* EXERCISE REQUIREMENTS *
a) In the Tim Hortons passage, when was the bread bowl quietly dropped from the menu?
b) Reproduce word for word the part of the Tim Hortons passage that begins at the words "Were I to place" and ends after "sandwich these days.".
c) Can you recast the paragraph of the Tim Hortons passage that opens with "Were I to place this same order today" as a short bulleted list that keeps its main facts?

I remember fondly a time when Tim Hortons truly was a “café and bake shop”. I would travel with my grandfather and brother to the nearby, small town location and sit by the window. My order was consistent. My brother and I would split a turkey bacon club. A sweet, tangy honey mustard was spread on the underside of a warm baguette. We’d order the chili as well, which came in a bread bowl at the time. And we’d cut a frosted cinnamon roll down the middle.
Were I to place this same order today, I’d be largely disappointed and unsuccessful. The bread bowl was quietly dropped from the menu in the mid 2010s. My delicious honey mustard was discontinued around the same time they dropped the cinnamon roll from the lineup. Even the shape of the turkey bacon club has changed. It would be far more accurate to call it a turkey bacon sandwich these days.

* ITEMS *
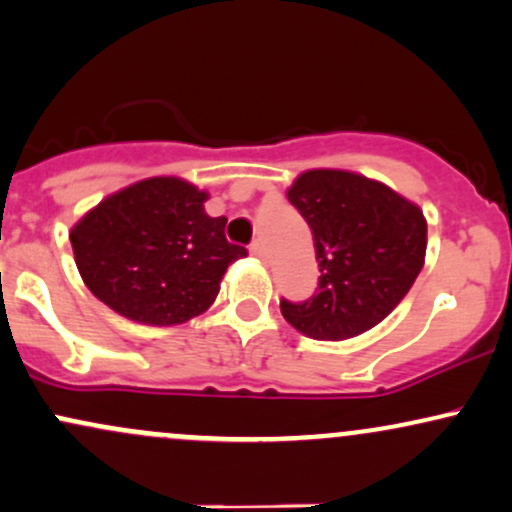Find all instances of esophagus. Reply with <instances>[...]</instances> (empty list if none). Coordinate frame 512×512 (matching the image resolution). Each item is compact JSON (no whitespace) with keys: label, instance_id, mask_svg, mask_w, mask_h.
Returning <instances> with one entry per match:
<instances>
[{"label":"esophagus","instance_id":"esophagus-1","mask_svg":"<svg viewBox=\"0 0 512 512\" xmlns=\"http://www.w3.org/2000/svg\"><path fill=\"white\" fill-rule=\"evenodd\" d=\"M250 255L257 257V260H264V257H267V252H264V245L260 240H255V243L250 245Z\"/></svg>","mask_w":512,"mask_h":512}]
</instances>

* FINAL ANSWERS *
a) In the mid 2010s.

b)
Were I to place this same order today, I’d be largely disappointed and unsuccessful. The bread bowl was quietly dropped from the menu in the mid 2010s. My delicious honey mustard was discontinued around the same time they dropped the cinnamon roll from the lineup. Even the shape of the turkey bacon club has changed. It would be far more accurate to call it a turkey bacon sandwich these days.

c)
- Placing the same order today would be largely disappointing and unsuccessful.
- The bread bowl was dropped from the menu in the mid 2010s.
- The honey mustard was discontinued around the same time the cinnamon roll was dropped.
- The turkey bacon club has changed shape and is now more accurately a turkey bacon sandwich.